Making the Most of Text Semantics to Improve Biomedical Vision--Language Processing (2204.09817v4)

Abstract: Multi-modal data abounds in biomedicine, such as radiology images and reports. Interpreting this data at scale is essential for improving clinical care and accelerating clinical research. Biomedical text with its complex semantics poses additional challenges in vision--LLMling compared to the general domain, and previous work has used insufficiently adapted models that lack domain-specific language understanding. In this paper, we show that principled textual semantic modelling can substantially improve contrastive learning in self-supervised vision--language processing. We release a LLM that achieves state-of-the-art results in radiology natural language inference through its improved vocabulary and novel language pretraining objective leveraging semantics and discourse characteristics in radiology reports. Further, we propose a self-supervised joint vision--language approach with a focus on better text modelling. It establishes new state of the art results on a wide range of publicly available benchmarks, in part by leveraging our new domain-specific LLM. We release a new dataset with locally-aligned phrase grounding annotations by radiologists to facilitate the study of complex semantic modelling in biomedical vision--language processing. A broad evaluation, including on this new dataset, shows that our contrastive learning approach, aided by textual-semantic modelling, outperforms prior methods in segmentation tasks, despite only using a global-alignment objective.
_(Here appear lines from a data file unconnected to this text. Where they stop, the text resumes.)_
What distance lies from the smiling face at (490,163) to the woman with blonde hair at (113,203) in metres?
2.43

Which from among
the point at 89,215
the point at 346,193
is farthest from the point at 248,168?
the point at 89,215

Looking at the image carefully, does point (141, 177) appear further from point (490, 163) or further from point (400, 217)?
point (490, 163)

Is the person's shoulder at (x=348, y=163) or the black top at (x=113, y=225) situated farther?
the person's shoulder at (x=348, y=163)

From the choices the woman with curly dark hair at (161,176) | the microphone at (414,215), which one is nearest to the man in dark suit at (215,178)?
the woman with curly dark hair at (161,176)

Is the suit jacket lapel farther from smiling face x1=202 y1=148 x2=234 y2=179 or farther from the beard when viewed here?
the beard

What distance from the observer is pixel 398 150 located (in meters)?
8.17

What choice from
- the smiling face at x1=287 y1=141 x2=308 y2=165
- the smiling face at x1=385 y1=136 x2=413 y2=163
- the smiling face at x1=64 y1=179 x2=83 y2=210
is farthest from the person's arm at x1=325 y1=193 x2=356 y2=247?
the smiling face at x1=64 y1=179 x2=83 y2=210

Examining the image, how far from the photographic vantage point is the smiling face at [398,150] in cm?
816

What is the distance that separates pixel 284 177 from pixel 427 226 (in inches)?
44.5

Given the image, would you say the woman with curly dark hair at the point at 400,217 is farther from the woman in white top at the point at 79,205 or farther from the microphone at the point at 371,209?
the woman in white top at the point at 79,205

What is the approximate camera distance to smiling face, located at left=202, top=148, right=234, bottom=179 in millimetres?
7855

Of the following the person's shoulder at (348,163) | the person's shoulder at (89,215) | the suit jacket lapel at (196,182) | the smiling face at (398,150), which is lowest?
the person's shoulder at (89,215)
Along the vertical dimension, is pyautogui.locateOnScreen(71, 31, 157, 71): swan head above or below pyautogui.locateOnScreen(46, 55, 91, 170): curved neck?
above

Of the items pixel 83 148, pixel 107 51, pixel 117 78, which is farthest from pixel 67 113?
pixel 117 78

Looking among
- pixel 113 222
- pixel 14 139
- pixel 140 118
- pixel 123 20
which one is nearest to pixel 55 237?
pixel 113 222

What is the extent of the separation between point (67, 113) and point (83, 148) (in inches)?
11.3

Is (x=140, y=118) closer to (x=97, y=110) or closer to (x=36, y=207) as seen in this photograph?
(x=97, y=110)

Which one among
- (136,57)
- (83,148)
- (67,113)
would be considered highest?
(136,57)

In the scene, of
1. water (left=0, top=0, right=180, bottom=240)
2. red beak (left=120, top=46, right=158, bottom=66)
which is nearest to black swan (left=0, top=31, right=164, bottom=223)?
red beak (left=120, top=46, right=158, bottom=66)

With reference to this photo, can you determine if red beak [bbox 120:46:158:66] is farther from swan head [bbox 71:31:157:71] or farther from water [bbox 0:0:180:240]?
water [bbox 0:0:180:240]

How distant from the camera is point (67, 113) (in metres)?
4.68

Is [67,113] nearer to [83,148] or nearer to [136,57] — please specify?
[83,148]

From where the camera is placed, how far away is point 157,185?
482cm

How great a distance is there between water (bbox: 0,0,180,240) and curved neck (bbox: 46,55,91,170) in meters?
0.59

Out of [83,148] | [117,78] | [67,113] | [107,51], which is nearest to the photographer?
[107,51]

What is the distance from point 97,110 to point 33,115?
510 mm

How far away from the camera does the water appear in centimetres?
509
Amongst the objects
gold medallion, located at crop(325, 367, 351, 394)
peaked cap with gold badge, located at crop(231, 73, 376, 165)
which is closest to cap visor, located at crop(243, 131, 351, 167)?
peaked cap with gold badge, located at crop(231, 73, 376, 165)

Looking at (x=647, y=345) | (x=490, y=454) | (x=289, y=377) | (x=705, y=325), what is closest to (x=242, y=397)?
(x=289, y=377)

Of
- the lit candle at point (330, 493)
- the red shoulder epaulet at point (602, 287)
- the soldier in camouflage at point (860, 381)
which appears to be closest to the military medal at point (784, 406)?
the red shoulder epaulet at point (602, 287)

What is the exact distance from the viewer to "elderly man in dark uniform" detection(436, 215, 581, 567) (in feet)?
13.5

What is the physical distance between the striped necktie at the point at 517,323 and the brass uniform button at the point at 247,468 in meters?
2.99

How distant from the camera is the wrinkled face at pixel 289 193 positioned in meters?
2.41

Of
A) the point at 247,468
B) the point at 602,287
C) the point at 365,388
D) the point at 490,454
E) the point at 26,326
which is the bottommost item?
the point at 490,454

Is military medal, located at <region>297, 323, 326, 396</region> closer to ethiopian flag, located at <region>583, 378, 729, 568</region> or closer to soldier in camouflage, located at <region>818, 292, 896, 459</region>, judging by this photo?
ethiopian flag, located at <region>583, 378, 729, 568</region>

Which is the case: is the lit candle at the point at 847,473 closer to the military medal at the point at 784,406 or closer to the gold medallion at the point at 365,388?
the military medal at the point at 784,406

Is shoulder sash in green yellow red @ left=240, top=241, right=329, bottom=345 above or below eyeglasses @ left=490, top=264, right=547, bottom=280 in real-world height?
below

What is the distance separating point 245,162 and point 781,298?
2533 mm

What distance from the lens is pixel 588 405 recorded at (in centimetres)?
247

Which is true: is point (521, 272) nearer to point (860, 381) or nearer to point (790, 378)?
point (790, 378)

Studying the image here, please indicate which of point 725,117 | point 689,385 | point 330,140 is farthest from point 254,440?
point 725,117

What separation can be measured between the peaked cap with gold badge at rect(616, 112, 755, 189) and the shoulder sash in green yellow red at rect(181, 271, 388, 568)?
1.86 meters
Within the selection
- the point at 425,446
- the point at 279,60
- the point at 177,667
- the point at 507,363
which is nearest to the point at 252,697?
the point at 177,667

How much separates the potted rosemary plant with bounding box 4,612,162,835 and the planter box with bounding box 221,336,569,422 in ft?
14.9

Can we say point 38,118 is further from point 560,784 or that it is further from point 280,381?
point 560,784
Improving Biomedical Vision-Language Processing with Enhanced Text Semantics

The paper "Making the Most of Text Semantics to Improve Biomedical Vision--Language Processing" presents an innovative approach to enhancing vision-language processing (VLP) in the biomedical field, particularly radiology. The paper underscores the importance of refined textual semantic modeling in improving contrastive learning techniques, a critical component of self-supervised vision-LLMs.

Key Contributions

The paper introduces a specialized LLM known as CXR-BERT, optimized for the radiology domain. This model sets new benchmarks in radiology natural language inference by leveraging an enhanced vocabulary and novel language pretraining that incorporates the semantics and discourse patterns prevalent in radiology reports. Moreover, the authors propose a self-supervised multi-modal VLP approach, termed BioViL, which prioritizes robust text modeling to improve joint image-text representations.

1. LLM Advancements: CXR-BERT, with its domain-specific enhancements, shows significant improvements in text understanding. It incorporates innovative pretraining phases that extend beyond traditional models like ClinicalBERT and PubMedBERT. This focus on semantic depth enhances performance in tasks such as masked token prediction and natural language inference.
2. Vision-LLM Development: The researchers develop BioViL, a VLP framework that extends the efficacy of CXR-BERT into multi-modal contexts. BioViL demonstrates state-of-the-art performance across numerous publicly available benchmarks, emphasizing zero-shot and fine-tuned classifications, as well as segmentation tasks.
3. Dataset Contribution: The creation of MS-CXR, a dataset enriched with locally-aligned phrase grounding annotations by radiologists, advances the paper of complex semantic modeling. This dataset supports a more nuanced evaluation of text-image alignment and enhances model training in capturing intricate biomedical semantics.

Technical Insights

The paper highlights the technical complexities involved in biomedical text processing, such as dealing with negations, domain-specific terminology, and the indispensability of long-range dependencies in textual descriptions. The authors address these challenges with dedicated pretraining strategies that significantly enhance the LLM's ability to understand and predict domain-specific language constructs, thus contributing to more effective text-image relationship modeling.

Evaluation and Impact

Evaluations reveal that the text-modal enhancements lead to substantial performance improvements in both global and local alignment tasks. Specifically, by refining text semantics, the BioViL model surpasses existing methods in zero-shot classification and segmentation tasks without extensive manual annotations or local loss terms during training. This suggests a shift towards less annotation-dependent yet highly efficient VLP models in the medical domain.

Implications and Future Directions

This research opens avenues for developing highly specialized models tailored to niche domains like radiology, where linguistic nuances are clinically significant. Future work could explore expanding such models across other medical imaging modalities or integrating them into real-world clinical decision-support systems, enhancing the efficacy and reliability of automated diagnostics. Moreover, the concepts applied in CXR-BERT and BioViL advocate for broader application in domains where complex text semantics intersect with nuanced visual data, highlighting the potential of such integrative approaches in AI advancements.